| Aim of the exercise |
Set down, word for word, the stretch of the passage on American nudism below from "In the March" through "politics, and homosexuality.".

| Given passage |
▽

In the March 2016, issue of Journal of American History David Allyn reviewed Brian Hoffman’s “Naked: A Cultural History of American Nudism.” Allyn includes this quote by Hoffman:
  To grow and prosper in the United States, American nudism negotiated the fluid boundaries of sexual liberalism by architecting an appearance of respectable normalcy even as many of its early advocates supported sexual experimentation, radical politics, and homosexuality.
I recall Adult movie theaters in the 1950s and 1960s showing films of nudists seemingly devoid of sexuality playing volleyball and exercising.  Ironically, according to Hoffman, the family-oriented nature of the nudist movement became its greatest liability, “as officials have begun to worry loudly about the inherent potential for child exploitation at family-oriented nudist resorts.”
 above, drawing by Dale Fleming; below, "Dune Faun" by M.P. Waldron
In 2013 I wrote an article for South Shore Journal entitled “The Dune Faun: Diana of the Dunes’ Male Counterpart,” about a naked beachcomber whom author Webb Waldron encountered in the 1920s.  In a section titled “Au Naturel” I wrote:
      During the Roaring Twenties a group of intrepid young women living near Michigan City formed a group called the Dune Dancers.  According to area resident Don Van Vomen, “Their claim to fame, shocking in those days, was to dance on the beach in very shear veils.  One by one in the moonlight, as dusk was coming, they would release their veils until they were dancing nude.”  At this same time male clubs formed whose members embraced the physical culture movement and commonly disrobed when away from gawking strangers.  Some were open to those who embraced a gay or bisexual lifestyle.

△

[Records from a collection]
▽

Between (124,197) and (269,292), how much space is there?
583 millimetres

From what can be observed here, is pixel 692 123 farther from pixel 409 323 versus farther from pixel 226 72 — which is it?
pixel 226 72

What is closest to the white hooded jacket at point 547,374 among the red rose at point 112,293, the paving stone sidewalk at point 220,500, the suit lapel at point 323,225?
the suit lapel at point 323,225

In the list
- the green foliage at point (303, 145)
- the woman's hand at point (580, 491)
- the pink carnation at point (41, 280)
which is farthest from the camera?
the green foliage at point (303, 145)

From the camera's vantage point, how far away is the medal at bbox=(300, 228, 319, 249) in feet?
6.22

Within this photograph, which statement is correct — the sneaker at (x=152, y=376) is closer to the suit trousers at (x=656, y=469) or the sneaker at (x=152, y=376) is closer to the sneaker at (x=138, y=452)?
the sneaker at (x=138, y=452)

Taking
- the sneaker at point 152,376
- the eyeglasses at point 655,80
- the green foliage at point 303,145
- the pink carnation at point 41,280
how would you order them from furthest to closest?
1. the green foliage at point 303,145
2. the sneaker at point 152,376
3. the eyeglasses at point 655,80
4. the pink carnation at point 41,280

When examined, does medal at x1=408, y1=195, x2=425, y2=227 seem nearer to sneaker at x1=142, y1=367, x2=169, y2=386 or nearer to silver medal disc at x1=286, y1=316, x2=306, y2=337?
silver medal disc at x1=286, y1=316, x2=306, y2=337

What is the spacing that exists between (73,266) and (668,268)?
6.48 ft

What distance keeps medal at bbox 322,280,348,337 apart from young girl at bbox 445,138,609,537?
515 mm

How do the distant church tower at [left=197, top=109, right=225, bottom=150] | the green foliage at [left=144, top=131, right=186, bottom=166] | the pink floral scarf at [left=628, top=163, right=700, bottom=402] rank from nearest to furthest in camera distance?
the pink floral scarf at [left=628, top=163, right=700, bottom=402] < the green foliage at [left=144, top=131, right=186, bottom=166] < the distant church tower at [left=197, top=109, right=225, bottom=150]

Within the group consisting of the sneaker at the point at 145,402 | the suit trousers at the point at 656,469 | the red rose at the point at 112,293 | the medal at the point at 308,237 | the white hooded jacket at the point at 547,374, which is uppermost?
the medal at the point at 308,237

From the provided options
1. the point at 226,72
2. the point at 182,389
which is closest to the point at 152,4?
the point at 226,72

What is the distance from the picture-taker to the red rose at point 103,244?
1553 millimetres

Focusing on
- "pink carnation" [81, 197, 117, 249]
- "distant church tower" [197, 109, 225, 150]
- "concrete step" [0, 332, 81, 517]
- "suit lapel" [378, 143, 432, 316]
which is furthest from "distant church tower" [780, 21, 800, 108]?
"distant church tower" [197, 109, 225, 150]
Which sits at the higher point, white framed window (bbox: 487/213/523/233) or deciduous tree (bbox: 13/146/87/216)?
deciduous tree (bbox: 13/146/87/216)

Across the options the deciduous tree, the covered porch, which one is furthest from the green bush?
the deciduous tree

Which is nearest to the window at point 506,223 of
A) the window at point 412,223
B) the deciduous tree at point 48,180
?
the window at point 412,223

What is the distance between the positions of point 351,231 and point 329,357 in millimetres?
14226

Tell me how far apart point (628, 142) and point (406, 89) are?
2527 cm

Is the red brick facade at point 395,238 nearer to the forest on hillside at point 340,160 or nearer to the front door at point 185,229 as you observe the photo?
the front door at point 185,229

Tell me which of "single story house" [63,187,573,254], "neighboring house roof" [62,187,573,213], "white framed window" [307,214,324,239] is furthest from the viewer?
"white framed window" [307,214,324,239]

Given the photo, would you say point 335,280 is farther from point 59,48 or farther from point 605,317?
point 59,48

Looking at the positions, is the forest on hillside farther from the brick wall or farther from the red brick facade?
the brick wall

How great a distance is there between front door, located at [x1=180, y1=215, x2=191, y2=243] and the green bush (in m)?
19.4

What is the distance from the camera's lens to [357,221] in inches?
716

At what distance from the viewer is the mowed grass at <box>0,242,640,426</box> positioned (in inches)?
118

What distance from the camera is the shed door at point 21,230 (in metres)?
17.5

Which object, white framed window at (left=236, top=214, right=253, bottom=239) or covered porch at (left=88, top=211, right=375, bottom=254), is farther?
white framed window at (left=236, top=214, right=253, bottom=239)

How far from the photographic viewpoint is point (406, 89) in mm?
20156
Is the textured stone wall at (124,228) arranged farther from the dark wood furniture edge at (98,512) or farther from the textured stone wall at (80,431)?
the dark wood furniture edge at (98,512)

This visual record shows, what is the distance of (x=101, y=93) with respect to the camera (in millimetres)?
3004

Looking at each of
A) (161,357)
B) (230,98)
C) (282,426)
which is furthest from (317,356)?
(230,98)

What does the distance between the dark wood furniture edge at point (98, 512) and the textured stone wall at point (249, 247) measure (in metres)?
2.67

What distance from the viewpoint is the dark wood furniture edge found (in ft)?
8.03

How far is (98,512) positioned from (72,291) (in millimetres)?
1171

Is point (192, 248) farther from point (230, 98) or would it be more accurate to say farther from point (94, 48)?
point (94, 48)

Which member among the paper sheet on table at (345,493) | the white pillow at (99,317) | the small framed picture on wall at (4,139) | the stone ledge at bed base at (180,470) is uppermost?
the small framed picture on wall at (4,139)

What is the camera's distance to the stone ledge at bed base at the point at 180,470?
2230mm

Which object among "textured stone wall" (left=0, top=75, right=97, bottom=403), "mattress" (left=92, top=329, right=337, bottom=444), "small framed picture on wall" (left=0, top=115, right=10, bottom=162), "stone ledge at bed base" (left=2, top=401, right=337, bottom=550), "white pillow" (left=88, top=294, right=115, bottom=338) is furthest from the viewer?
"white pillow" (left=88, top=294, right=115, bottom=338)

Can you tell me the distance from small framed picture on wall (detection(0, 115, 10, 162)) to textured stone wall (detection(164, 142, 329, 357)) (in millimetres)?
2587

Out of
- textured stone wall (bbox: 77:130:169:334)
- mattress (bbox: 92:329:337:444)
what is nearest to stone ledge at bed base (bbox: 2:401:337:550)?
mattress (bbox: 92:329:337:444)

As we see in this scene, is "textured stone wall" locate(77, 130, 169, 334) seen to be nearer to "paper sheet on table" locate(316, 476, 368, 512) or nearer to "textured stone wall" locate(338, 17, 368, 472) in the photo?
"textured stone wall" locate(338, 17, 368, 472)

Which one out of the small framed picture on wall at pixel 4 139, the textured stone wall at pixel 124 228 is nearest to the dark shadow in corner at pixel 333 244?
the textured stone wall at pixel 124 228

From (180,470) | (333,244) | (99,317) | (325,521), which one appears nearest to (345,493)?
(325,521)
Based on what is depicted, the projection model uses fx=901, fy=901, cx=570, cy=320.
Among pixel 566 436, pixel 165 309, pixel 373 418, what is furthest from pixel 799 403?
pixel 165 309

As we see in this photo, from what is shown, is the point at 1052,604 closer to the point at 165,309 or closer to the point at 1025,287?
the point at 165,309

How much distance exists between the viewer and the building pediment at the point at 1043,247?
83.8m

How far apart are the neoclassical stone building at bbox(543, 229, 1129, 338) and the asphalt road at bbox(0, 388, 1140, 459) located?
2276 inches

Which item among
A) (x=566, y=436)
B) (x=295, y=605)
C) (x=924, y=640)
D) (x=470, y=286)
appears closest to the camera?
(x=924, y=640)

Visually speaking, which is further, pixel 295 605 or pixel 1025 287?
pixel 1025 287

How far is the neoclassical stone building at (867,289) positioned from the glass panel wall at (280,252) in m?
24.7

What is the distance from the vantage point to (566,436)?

△

| Written solution |
In the March 2016, issue of Journal of American History David Allyn reviewed Brian Hoffman’s “Naked: A Cultural History of American Nudism.” Allyn includes this quote by Hoffman:
  To grow and prosper in the United States, American nudism negotiated the fluid boundaries of sexual liberalism by architecting an appearance of respectable normalcy even as many of its early advocates supported sexual experimentation, radical politics, and homosexuality.